Pero no sé si algo de eso es cierto. Diecisiete años antes de que yo naciera, ocho después de la última visita de los hermanos Melo, casi setenta del nacimiento del segundo Moisés y unos cuantos después de la construcción de Chivor y la carretera que temía Seferina, el 4 de mayo de 1980, Patricia contestó el teléfono. Desde entonces, los testimonios, los recuerdos, la verdad, se han convertido en una masa confusa de datos, versiones de oídas e invenciones de la memoria y el tiempo. Como la aristocracia aindiada, el revólver plateado, el cariño de tía, como dos casas convertidas en una y el valle convertido en represa, las historias ya no son de los tres viejos que alguna vez fueron jóvenes, ni de los hijos de Moisés, ni de los hijos del otro Moisés, ni del único hijo de la que contestó el teléfono.

Después de haber asistido al culto nocturno en la iglesia del pueblo, los hermanos se encaminaron hacia su casa. Encontraron ahí a unos hombres que apuñalaron decenas de veces a Seferina y a Heliodoro, quienes murieron desangrados sobre las baldosas. Transitico pudo llegar al segundo piso, donde agarró el revólver que llevaba años sin disparar y que tampoco disparó esa noche: ella murió en las escaleras, ahorcada por una cuerda. Los muchachos, después de rebuscar entre las pertenencias de los viejos, robaron algunas cosas, encontraron un licor y se quedaron ahí, en la casa, un tiempo más.

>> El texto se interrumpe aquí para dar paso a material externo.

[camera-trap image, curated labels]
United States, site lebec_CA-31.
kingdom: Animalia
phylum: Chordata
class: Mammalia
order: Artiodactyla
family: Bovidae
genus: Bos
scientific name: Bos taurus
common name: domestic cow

Moisés, esta vez mi abuelo, salió para el pueblo acompañado de una de sus hijas y el novio de la época. Días después del funeral que congregó a todo el pueblo, unos estudiantes de bachillerato alardearon con la plata robada. Fueron capturados y confesaron haber sido pagados por el alcalde, Elías Góngora, un político que le debía una plata a Seferina. Los responsables pagaron algunos años de cárcel.

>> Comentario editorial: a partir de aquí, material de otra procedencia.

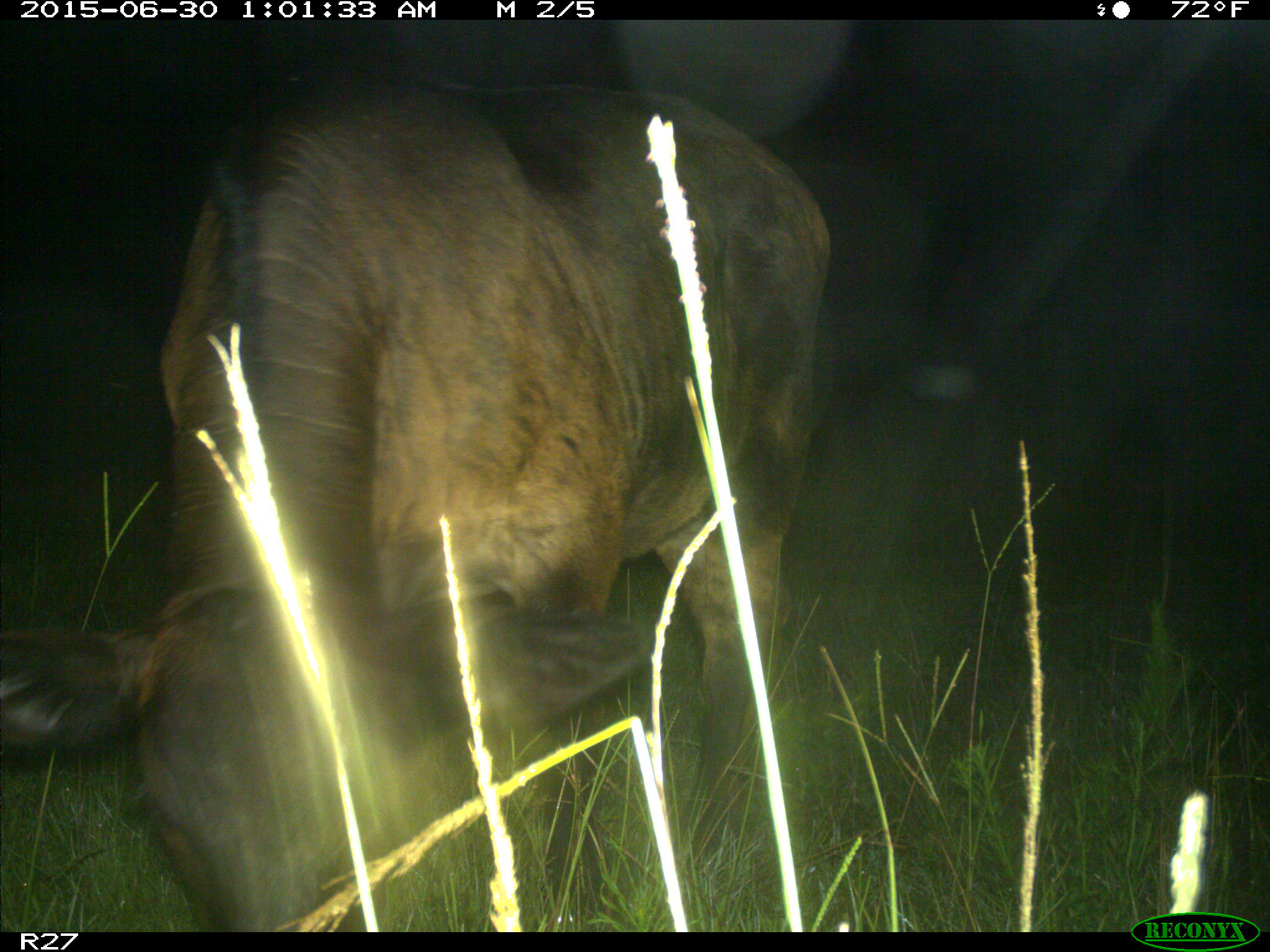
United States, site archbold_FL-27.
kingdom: Animalia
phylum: Chordata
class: Mammalia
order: Artiodactyla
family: Bovidae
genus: Bos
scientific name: Bos taurus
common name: domestic cow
Bos taurus (domestic cow).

Mi abuelo fue el albacea del proceso y estuvo tanto tiempo en el pueblo, ocho meses, que Bertha pensó que se había separado de ella y vendió el carro de la familia. ¿Qué hizo el profesor durante tanto tiempo en ese pueblo casi vacío del que había escapado hacía tantos años? Nunca volvería a Macanal.

Heliodoro no le dejó su nombre a nada: ningún colegio, ninguna calle. Pero en Boyacá lo conocen todavía como “el fantasma del señor Melo”, un alma en pena, seguramente de sombrero, que se aparece entre las sombras de la luz que por fin llegó. Ni el M-19, ni el dentista del pueblo, ni el río de campesinos moribundos se ganaron el honor de acechar Macanal: solo el prócer del valle de Tenza alcanzó la inmortalidad.

Esta historia es absurda: unas solteronas atrapadas en un pueblo gótico sin nombre que murieron bajo la luz de la luna en una olvidada mansión boyacense. Sé que es cierta porque muchos me lo han dicho, porque si se va a Google Maps, la primera casa con el patio embaldosado de Macanal ya es un lote enmalezado: hace años, no sé cuantos, la tumbaron. De las hermanas del señor Melo no sobrevive su nombre en la leyenda, como tampoco sobrevive una foto; así, la trampa de la muerte y el olvido me marcaba el camino en el que terminaría esta historia y volvería a mi mamá, quien me la contó por primera vez, y esta vez sería una niña agarrada a su propia madre, perdida en ese oscuro laberinto que fue testigo de tantas cosas. Pero no es así. Seferina y Transitico hace mucho tiempo que dejaron de ser fantasmas y tal vez, por fin, ya no estén en Macanal.